# Selected text start

Monday, August 31, 2009
"Making" Letterpress assignment- now on 100% less newsprint!
I finally shot pictures of my finished letterpress print so I could satisfy my capitalist streak and sling 'em up in the etsy. The bottom one I did with a rainbow light-to-dark blue marbleized roll (which is really easy to achieve on the Vandercooks with the automatic rollers). I already got the rant about shimming and cheating done when I posted the first roughs I did on newsprint, so I'll spare y'all that again. However, I was saving these in the studio so I could screenprint a speech bubble over the text as a nod to Neil's role in comic books, but I just discovered today that I burned the image in reverse, and I took it as a sign that the universe didn't really want me to print it. Also I'm freaking tired of the print dungeon.
I had my last Printmaking and Modern design class on Saturday! We did a print exchange and went to the Wayzgoose festival at the School of Visual Concepts in Seattle. I did both of these things highly exhausted and hung over, but incredibly it didn't take away from the COOLNESS of the Steamroller Smackdown at Wayzgoose. Artists printed huge linoleum and vinyl blocks (think 3x5 feet huge- and the average lino block fits in the palm of your hand) using a STEAMROLLER as a roller and PLYWOOD as a tympan. Here are some pictures I ganked from flickr to give you an idea:
They hung the posters on the side of SVC to dry, which is pretty frickin' brilliant when you think about how hard it would be to make a drying rack that big.

# Selected text end
# Collected data start

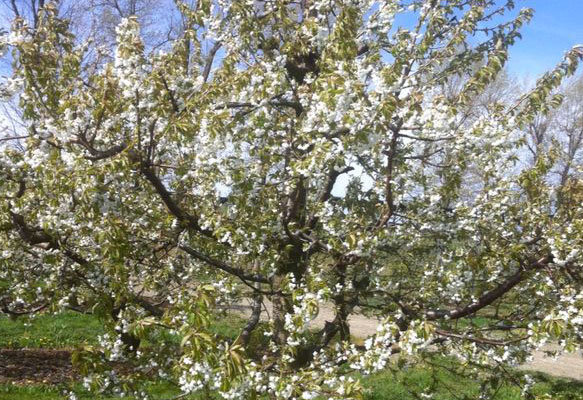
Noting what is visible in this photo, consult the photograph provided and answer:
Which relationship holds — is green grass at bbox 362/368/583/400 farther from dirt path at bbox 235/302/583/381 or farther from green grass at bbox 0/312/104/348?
green grass at bbox 0/312/104/348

# Collected data end

### Stated task 1:
In the blog post, what did artists use as a tympan at the Steamroller Smackdown?
### Stated task 2:
Quote the blog post word for word, starting at "I had my last" and ending after "rack that big.".
The data come from a source unrelated to the blog post.

### Task response 1:
Plywood.

### Task response 2:
I had my last Printmaking and Modern design class on Saturday! We did a print exchange and went to the Wayzgoose festival at the School of Visual Concepts in Seattle. I did both of these things highly exhausted and hung over, but incredibly it didn't take away from the COOLNESS of the Steamroller Smackdown at Wayzgoose. Artists printed huge linoleum and vinyl blocks (think 3x5 feet huge- and the average lino block fits in the palm of your hand) using a STEAMROLLER as a roller and PLYWOOD as a tympan. Here are some pictures I ganked from flickr to give you an idea:
They hung the posters on the side of SVC to dry, which is pretty frickin' brilliant when you think about how hard it would be to make a drying rack that big.